Excerpt provided:
"""
I can do better than that, as I have both. The iPhone is 'better' for me in almost every way. Are we looking at the same products?
iPhone Maps is dire though. No doubt Google will be along soon enough.
It is certainly very tempting to amuse oneself and I for one am having a quiet chuckle. However, I have to confess that because online maps/navigation really matter to an awful lot of punters (unlike Siri whose limitations do not matter (currently) in the greater scheme of things) I am absolutely astonished that Apple let this product out of the door in this condition. I am convinced that Jobs would never have permitted such a high profile and important part of the software services on any smartphone to be released in this condition. Cupertino really have taken their eye off the ball with this one. A certain Finnish phone producer with a very widely admired maps/navigation package must be laughing their gonads off about now!
"""
Prompt a: In the comments on iPhone Maps, who does the writer believe would never have permitted the maps software to be released in this condition?

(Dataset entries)
"""
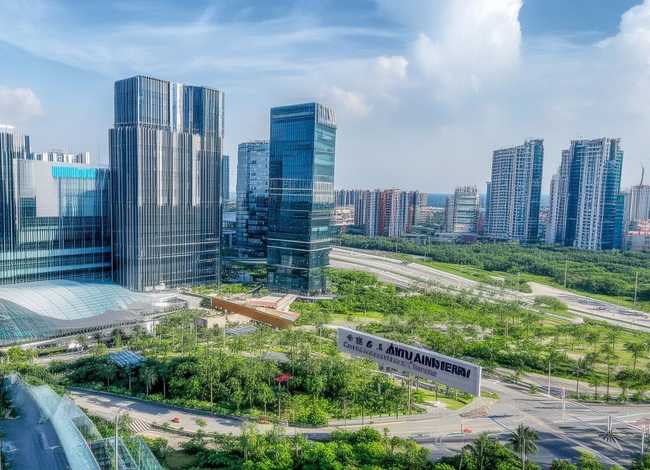 东莞跨境电商中心园区,东莞跨境电商中心园区地址 东莞跨境电商中心园区,东莞跨境电商中心园区地址
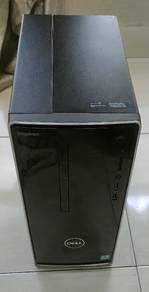 Dell Inspiron 3668 i3-7100 8GB RAM No HDD - Good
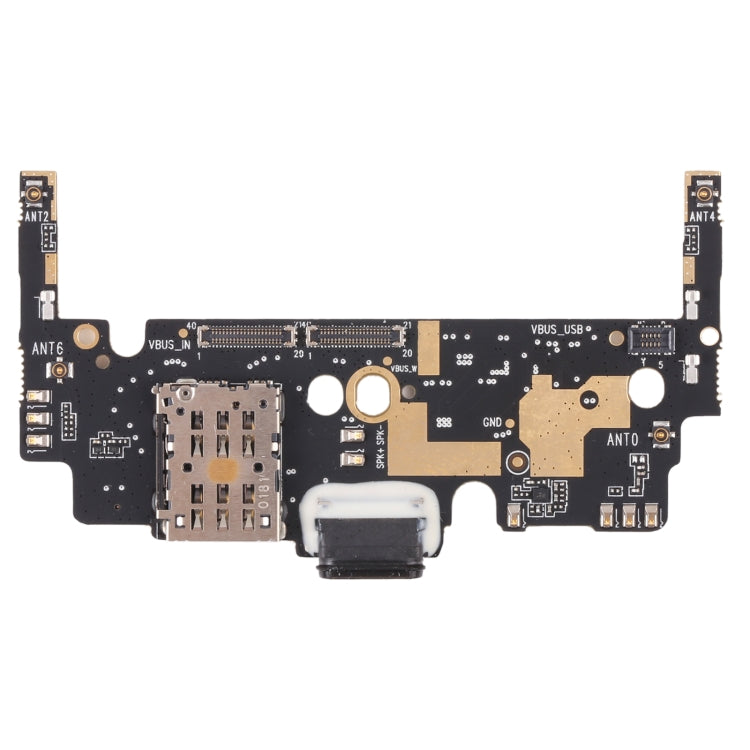 Charging Port Board for Ulefone Armor 11T 5G - Ulefone by buy2fix | Online Shopping UK | buy2fix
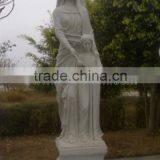 Hand Carved Garden Statues Stone thumbnail-1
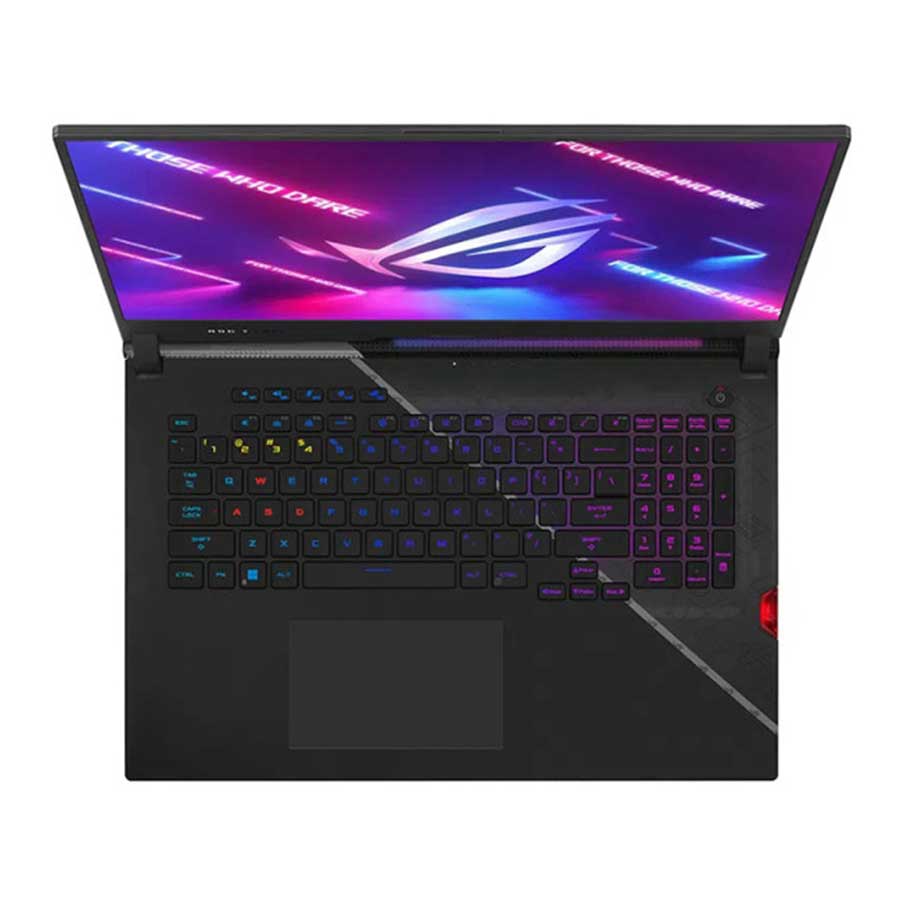 ROG Strix SCAR 15 G533ZM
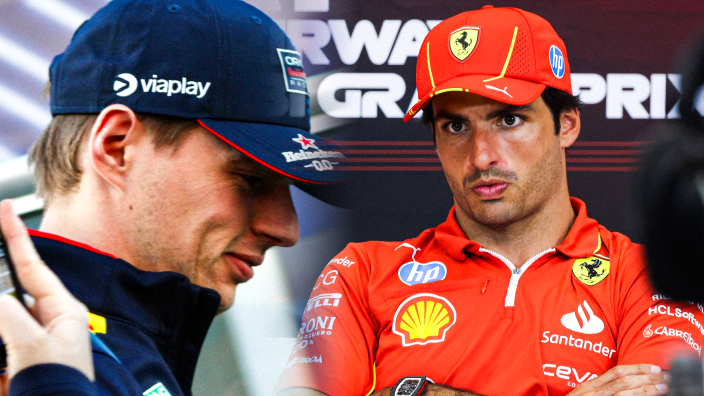 Red Bull F1: waarom het team Carlos Sainz niet koos als vervanger van Sergio Pérez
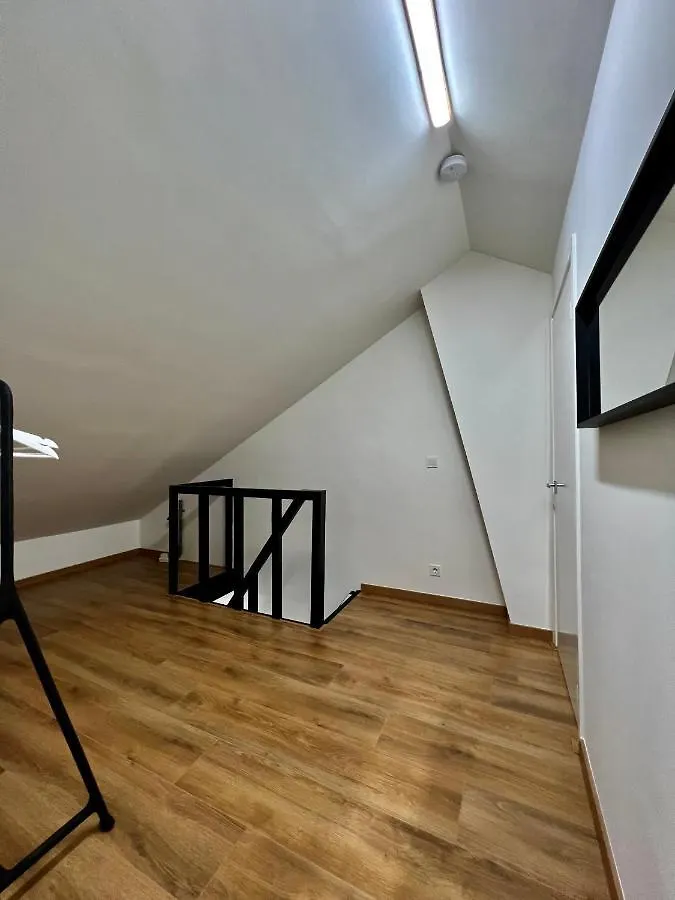 Luxory Apartment Schiedam 0*,  Netherlands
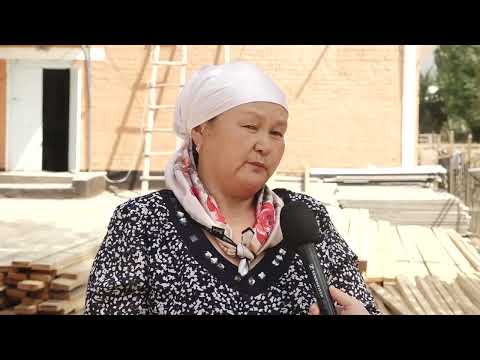 Видео: Н. Исанов айыл өкмөтүнүн логистика тармагы өнүгүү жолунда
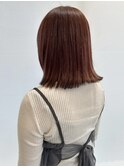 10代20代30代40代　エンドカラー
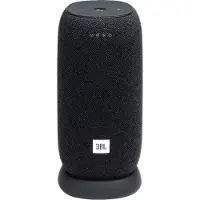 JBL Link Portable Zwart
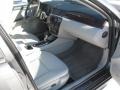 2010 Cyber Gray Metallic Chevrolet Impala LT  photo #18
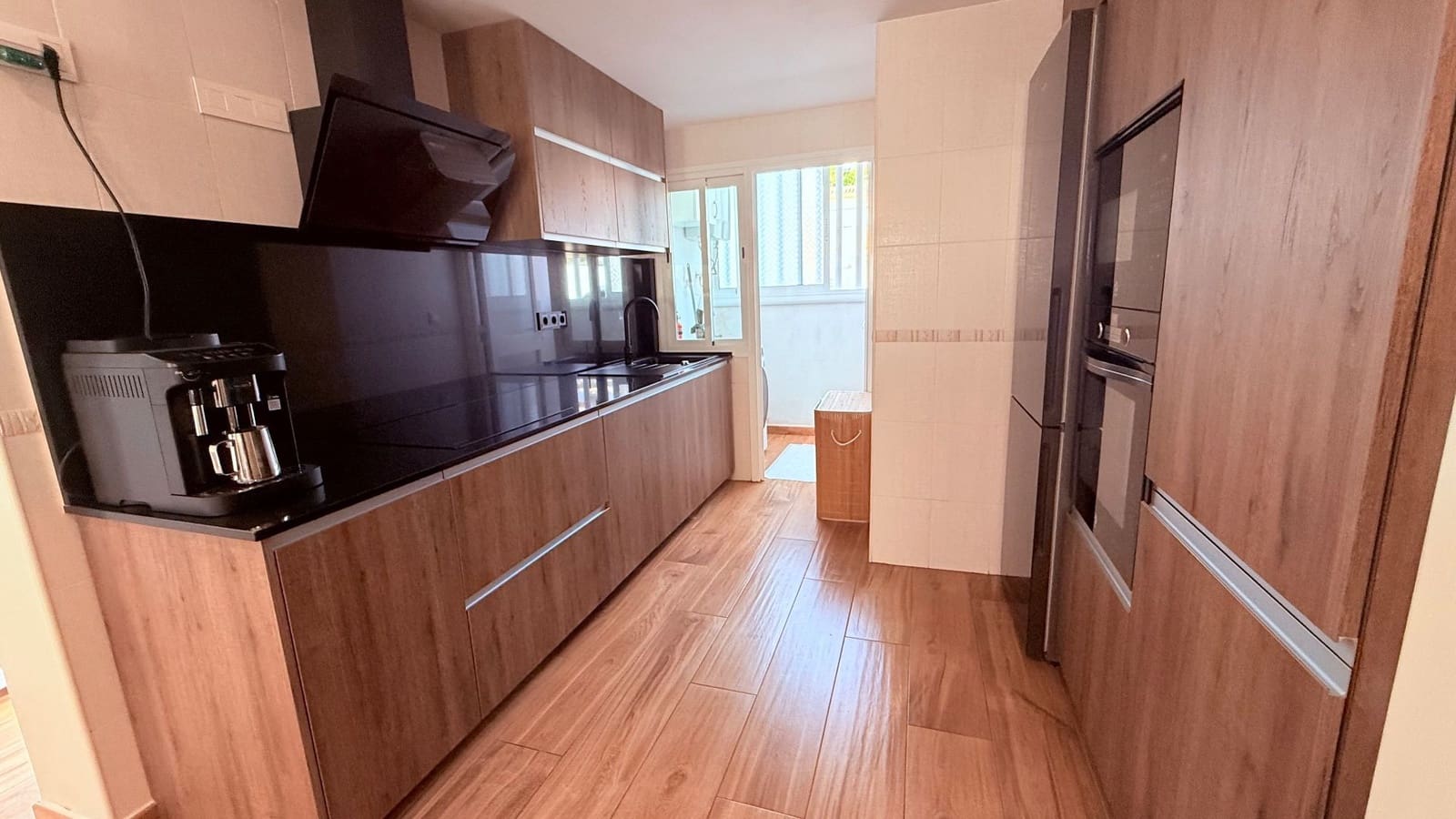 3 soverom Kjedet enebolig til salgs i Finestrat med svømmebasseng garasje - € 358 000 (Ref: 10148325)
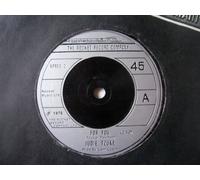 Judie Tzuke - For You - Judie Tzuke 7" 45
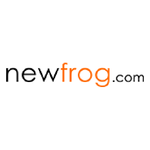 NewFrog.com discount codes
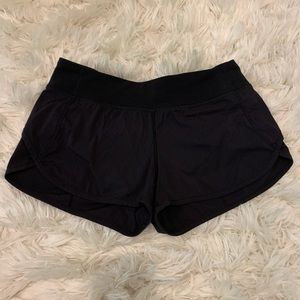 Ivivva Girls Speed Shorts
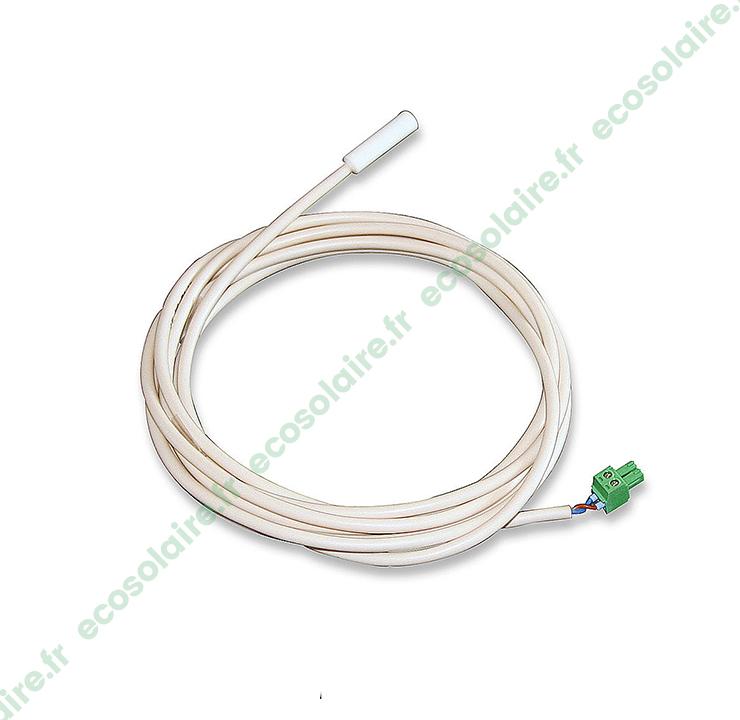 Sonde de température externe PA TS-S - Surveillance de batterie pour régulateurs TAROM et TAROM PPT_0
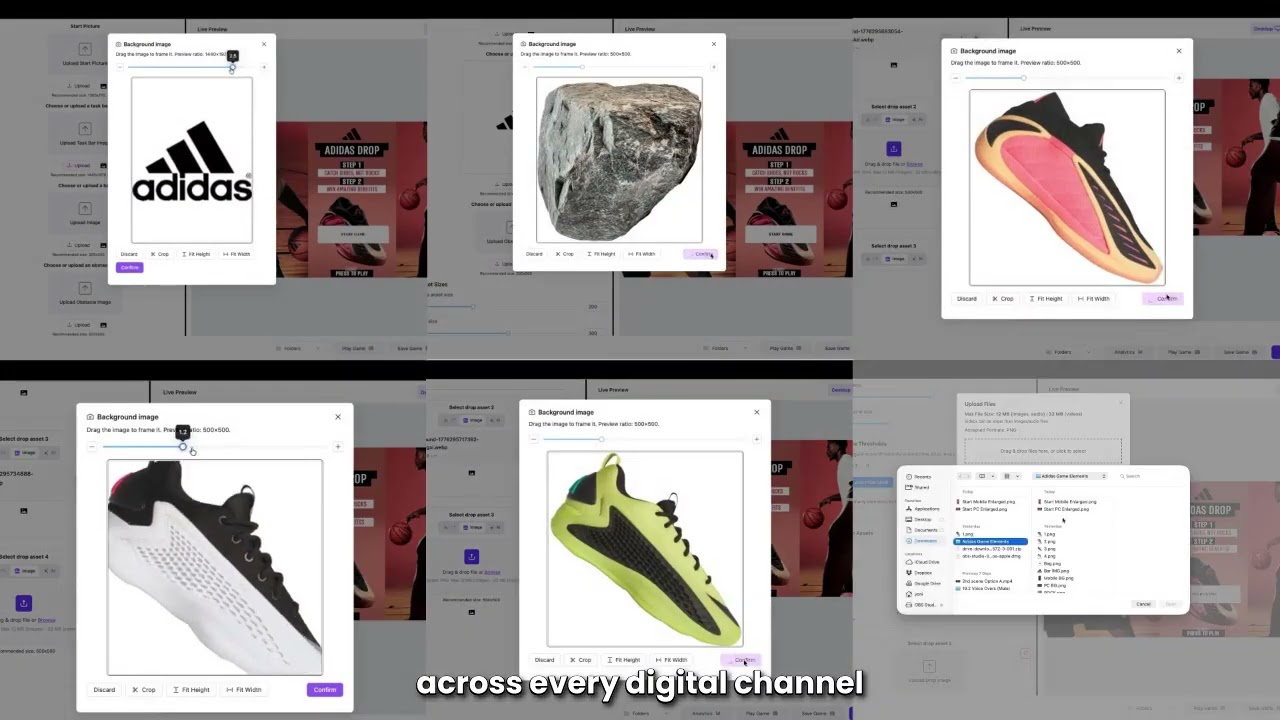 Wiply explainer video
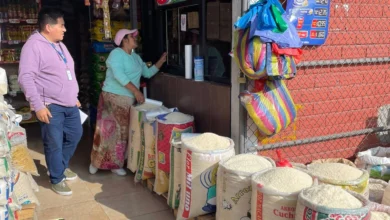 Productos suben el IVA, muchos son están dentro de la canasta básica.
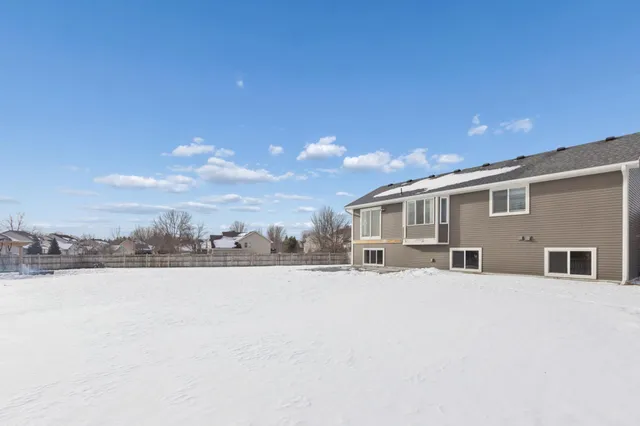 $399,900 | 14401 Fluorine Court Northwest, Ramsey, MN 55303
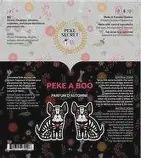 Peke Secret- Eau de toilettage Peke A Boo - 120ml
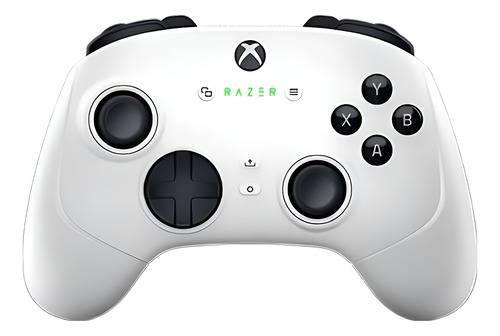 Joystick Razer Wolverine V3 Pro White Edition Xbox/Pc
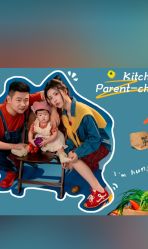 -雅尼·亚米儿童摄影美学馆(汉阳店)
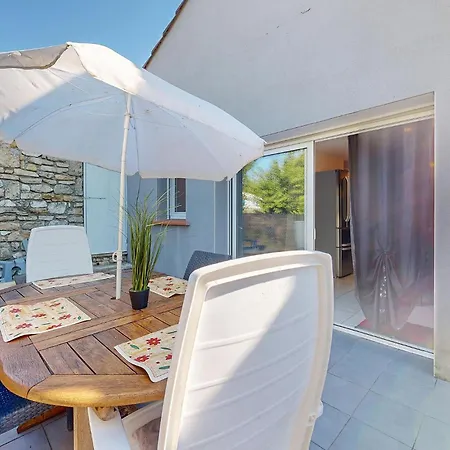 In With Kitchenette Holiday home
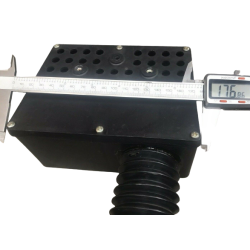 LUFTFILTER KASSE 150 FLEX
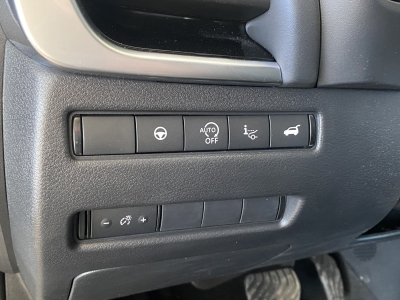 Nissan Qashqai Tekna LED 360°Cam Ambientelicht PDC Navi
"""
Prompt b: Could you duplicate the stretch of the dataset entries from the start through the line containing "Productos suben el", leaving the pictures out of your answer?

Output a: Jobs

Output b:
 东莞跨境电商中心园区,东莞跨境电商中心园区地址 东莞跨境电商中心园区,东莞跨境电商中心园区地址
 Dell Inspiron 3668 i3-7100 8GB RAM No HDD - Good
 Charging Port Board for Ulefone Armor 11T 5G - Ulefone by buy2fix | Online Shopping UK | buy2fix
 Hand Carved Garden Statues Stone thumbnail-1
 ROG Strix SCAR 15 G533ZM
 Red Bull F1: waarom het team Carlos Sainz niet koos als vervanger van Sergio Pérez
 Luxory Apartment Schiedam 0*,  Netherlands
 Видео: Н. Исанов айыл өкмөтүнүн логистика тармагы өнүгүү жолунда
 10代20代30代40代　エンドカラー
 JBL Link Portable Zwart
 2010 Cyber Gray Metallic Chevrolet Impala LT  photo #18
 3 soverom Kjedet enebolig til salgs i Finestrat med svømmebasseng garasje - € 358 000 (Ref: 10148325)
 Judie Tzuke - For You - Judie Tzuke 7" 45
 NewFrog.com discount codes
 Ivivva Girls Speed Shorts
 Sonde de température externe PA TS-S - Surveillance de batterie pour régulateurs TAROM et TAROM PPT_0
 Wiply explainer video
 Productos suben el IVA, muchos son están dentro de la canasta básica.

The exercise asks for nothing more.